A line counts if it contains the word "data" at least once. State how many such lines the records contain, giving the number alone.

====

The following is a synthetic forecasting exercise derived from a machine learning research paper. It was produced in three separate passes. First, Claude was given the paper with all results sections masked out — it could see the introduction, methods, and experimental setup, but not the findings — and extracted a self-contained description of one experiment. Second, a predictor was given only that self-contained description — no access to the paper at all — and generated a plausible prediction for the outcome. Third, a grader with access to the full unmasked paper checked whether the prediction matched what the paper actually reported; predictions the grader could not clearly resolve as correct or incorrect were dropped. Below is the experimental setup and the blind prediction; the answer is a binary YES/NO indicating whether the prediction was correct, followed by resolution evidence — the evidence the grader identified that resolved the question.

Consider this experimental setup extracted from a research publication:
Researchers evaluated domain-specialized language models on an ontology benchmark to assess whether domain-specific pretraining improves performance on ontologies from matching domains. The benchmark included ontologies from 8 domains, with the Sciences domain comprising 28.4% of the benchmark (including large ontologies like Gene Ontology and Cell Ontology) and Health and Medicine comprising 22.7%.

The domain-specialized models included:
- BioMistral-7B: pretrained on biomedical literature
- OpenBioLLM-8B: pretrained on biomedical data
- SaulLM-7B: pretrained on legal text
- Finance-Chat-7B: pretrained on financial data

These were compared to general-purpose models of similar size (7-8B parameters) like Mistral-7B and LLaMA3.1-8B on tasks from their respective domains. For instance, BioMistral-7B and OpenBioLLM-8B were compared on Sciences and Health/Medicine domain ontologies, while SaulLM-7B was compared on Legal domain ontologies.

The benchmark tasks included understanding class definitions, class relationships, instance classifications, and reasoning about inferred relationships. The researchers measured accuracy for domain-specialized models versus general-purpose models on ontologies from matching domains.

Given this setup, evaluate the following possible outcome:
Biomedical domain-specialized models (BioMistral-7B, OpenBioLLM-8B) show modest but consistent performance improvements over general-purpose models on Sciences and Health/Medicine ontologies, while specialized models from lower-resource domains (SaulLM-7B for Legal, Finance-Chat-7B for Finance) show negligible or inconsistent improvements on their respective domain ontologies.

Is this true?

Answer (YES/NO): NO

====

Written solution: 2